Lockdown in 3 parti


3 pezzi scritti durante il lockdown. Rimessi qui in ordine cronologico
per riannodare i fili e non dimenticare le cose pensate e successe.


Quando finirà – 19 marzo 2020

Andrà oltre il 3 aprile questa chiusura forzata, le voci prendono corpo e in molti lo immaginavamo.
Aspettiamo quel momento, accumuliamo fantasie, progetti e to do list per il dopo.
Proprio come fosse una guerra. La metafora più usata per parlare di Covid 19 e di come stiamo reagendo.

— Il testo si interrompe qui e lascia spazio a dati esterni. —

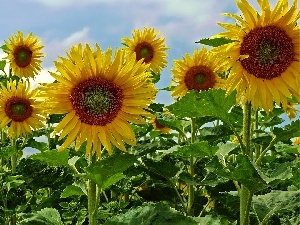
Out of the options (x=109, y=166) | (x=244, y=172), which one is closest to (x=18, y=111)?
(x=109, y=166)

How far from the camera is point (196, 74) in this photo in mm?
5395

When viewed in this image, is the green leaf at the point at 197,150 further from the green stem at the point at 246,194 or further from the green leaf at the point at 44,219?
the green leaf at the point at 44,219

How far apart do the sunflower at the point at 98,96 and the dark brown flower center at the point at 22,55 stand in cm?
566

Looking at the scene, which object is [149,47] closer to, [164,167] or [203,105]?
[164,167]

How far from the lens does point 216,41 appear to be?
311 cm

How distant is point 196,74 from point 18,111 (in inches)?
79.0

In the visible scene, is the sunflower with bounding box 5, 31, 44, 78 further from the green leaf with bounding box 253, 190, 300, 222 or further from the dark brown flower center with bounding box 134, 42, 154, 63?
the green leaf with bounding box 253, 190, 300, 222

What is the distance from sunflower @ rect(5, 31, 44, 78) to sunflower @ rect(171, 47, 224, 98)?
3757 mm

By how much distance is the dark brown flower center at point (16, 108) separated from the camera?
19.6ft

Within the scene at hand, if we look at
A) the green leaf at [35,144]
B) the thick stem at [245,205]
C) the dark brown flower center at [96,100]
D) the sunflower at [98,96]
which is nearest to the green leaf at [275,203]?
the thick stem at [245,205]

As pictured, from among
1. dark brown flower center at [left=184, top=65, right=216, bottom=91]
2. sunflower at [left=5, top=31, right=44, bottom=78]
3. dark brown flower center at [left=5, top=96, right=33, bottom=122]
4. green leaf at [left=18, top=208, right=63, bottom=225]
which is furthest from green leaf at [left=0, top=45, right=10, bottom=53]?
green leaf at [left=18, top=208, right=63, bottom=225]

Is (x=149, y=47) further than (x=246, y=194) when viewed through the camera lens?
Yes

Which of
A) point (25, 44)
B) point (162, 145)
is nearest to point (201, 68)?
point (162, 145)

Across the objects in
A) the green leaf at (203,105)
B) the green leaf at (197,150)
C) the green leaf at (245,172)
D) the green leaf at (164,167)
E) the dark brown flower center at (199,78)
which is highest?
the dark brown flower center at (199,78)
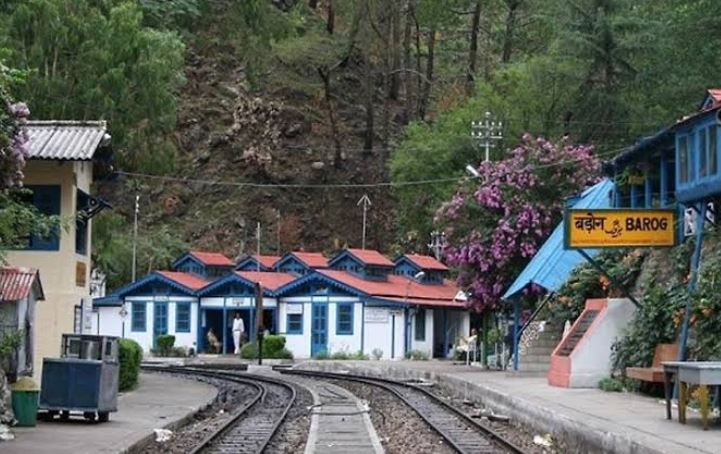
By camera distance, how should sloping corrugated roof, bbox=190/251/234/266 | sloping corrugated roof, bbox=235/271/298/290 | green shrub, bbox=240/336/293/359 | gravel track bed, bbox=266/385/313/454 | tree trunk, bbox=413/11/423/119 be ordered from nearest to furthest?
1. gravel track bed, bbox=266/385/313/454
2. green shrub, bbox=240/336/293/359
3. sloping corrugated roof, bbox=235/271/298/290
4. sloping corrugated roof, bbox=190/251/234/266
5. tree trunk, bbox=413/11/423/119

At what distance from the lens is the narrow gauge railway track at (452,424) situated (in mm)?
18562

Ma se questa è una guerra, è la prima guerra che vede unito tutto il genere umano, al di là dei confini, delle lingue, delle religioni e delle idee politiche, contro un solo, chiaro (e invisibile) nemico.

Ma come tutte le guerre gli slanci di altruismo si alternano a rari egoismi, a tentativi di risolvere solo per sé il problema.
Le situazioni difficili non tirano fuori da noi solo il meglio. Questa retorica da post instagram è tanto autoassolvente quanto illusoria.

Tutto le situazioni divisive e potenzialmente mortali tirano fuori non semplicemente il meglio, ma la nostra vera, profonda, natura: un po’ buona, un po’ cattiva. O semplicemente la nostra natura va ben oltre questo giudizio elementare.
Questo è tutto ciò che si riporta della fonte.